John Holden is a brick wall and a stubborn one at that. There are no birth or death dates for him, no place of birth or death, no known grave, no census records. I’m not even sure his name was John. His wife and daughter were the only proof of his existence until recently.
Last month, I discovered a collection of letters between my ancestors and their relatives and friends held by a university library. I requested copies immediately. As I waited for the digital scans, I worked hard to tamp down my expectations about what the letters might contain. But my biggest hope was that I could learn more about John and Jane (Bones) Holden.
When the scans of the 50 or so letters arrived, I combed through them eagerly, looking for anything new about my 5th great-grandparents. I was rewarded with one paragraph in a letter dated 5 May 1829, written by William Bones and sent to John Bones, both brothers of Jane.
“Jane Holden arrived here yesterday evening. They are going to stay the summer here. Robert went up last week with the wagon and brought down a load of their furniture and Jane appears glad to get him away from Chester and taking him from his old associates that it may be the means of making him more temperate and steady and bring him to a proper sense of…the manner he has been going on. Robert is determined not to let him bring any spirits to the house and to keep none himself. Jane, I think, besides being company to Robert will be of use in the way of taking care of things about the house and yard. She looks very well at present.”
Even in this letter, John Holden seems elusive, being referred to, but not named. The reason for their visit to Robert (another brother) isn’t even specifically stated and can only be gleaned from Robert not allowing any alcohol in the house.

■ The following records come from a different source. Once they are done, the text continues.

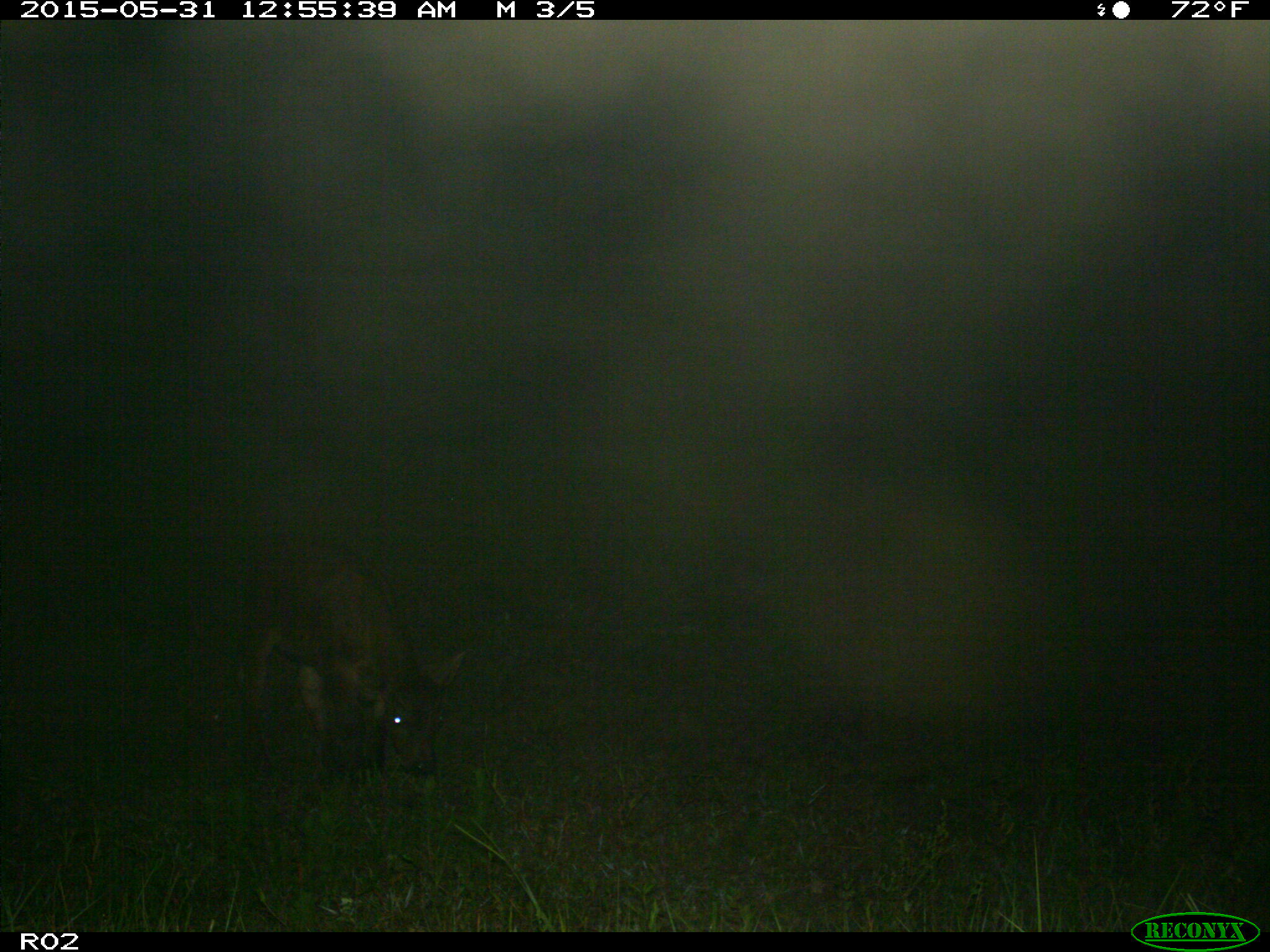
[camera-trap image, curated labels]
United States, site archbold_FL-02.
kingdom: Animalia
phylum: Chordata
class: Mammalia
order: Artiodactyla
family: Bovidae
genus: Bos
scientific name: Bos taurus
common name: domestic cow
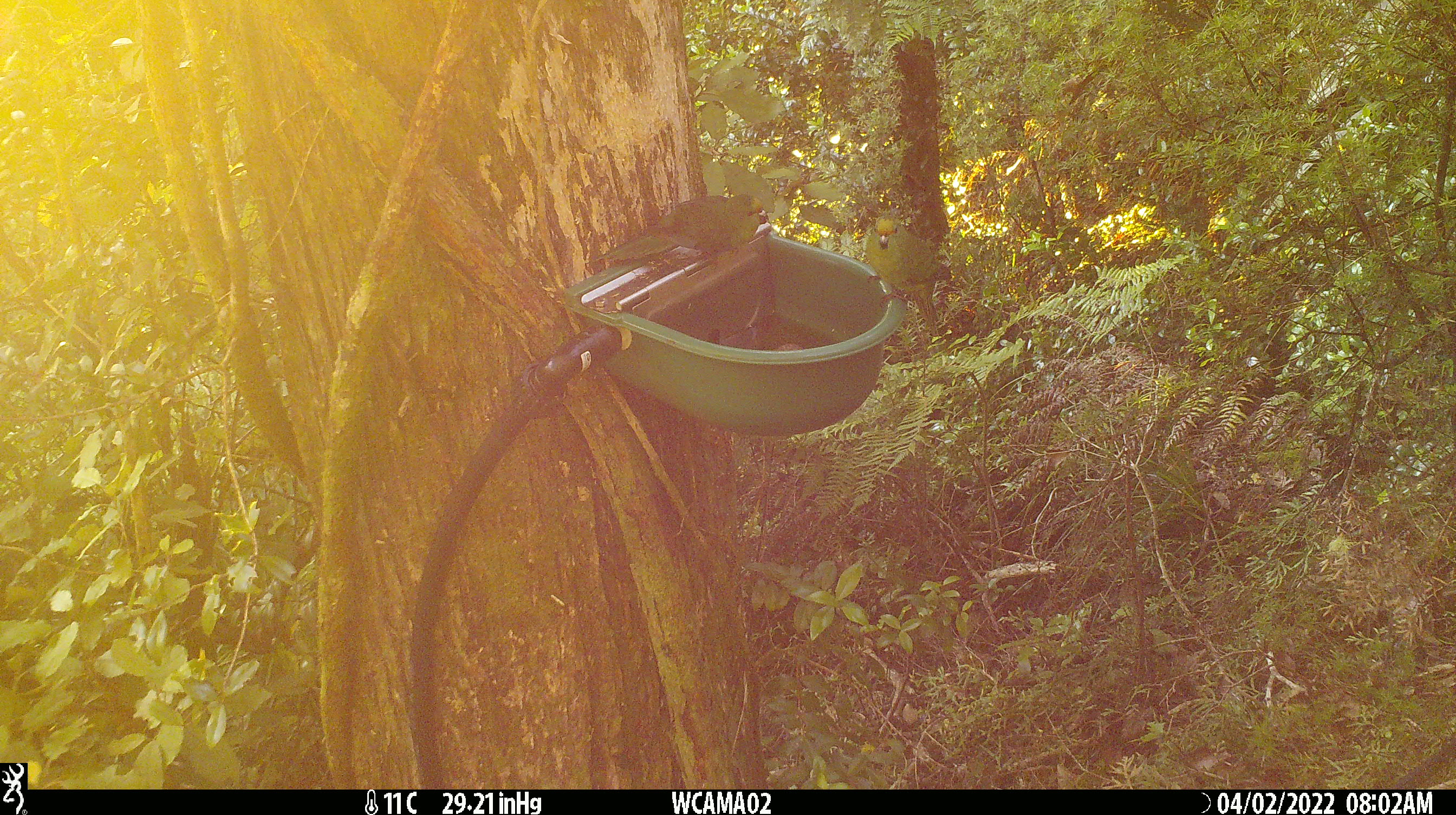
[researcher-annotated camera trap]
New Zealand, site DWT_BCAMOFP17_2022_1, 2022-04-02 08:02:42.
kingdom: Animalia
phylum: Chordata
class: Aves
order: Psittaciformes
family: Psittaculidae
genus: Cyanoramphus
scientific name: Cyanoramphus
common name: parakeet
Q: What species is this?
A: Parakeet (Cyanoramphus).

Despite his continued elusiveness, there are small bits of new information that can be found in these few lines: The Holdens lived in Chester, which was previously unknown. John’s friends were a negative influence and he seems to have been an alcoholic, which may have contributed to his early death. That they can visit for a whole summer may imply something about John’s social status. And curiously, they took a load of furniture with them for the visit.
There are lots of questions to formulate and research to do within these observations. Hopefully one day, one will lead to a new place that will allow me to break down John Holden’s brick wall.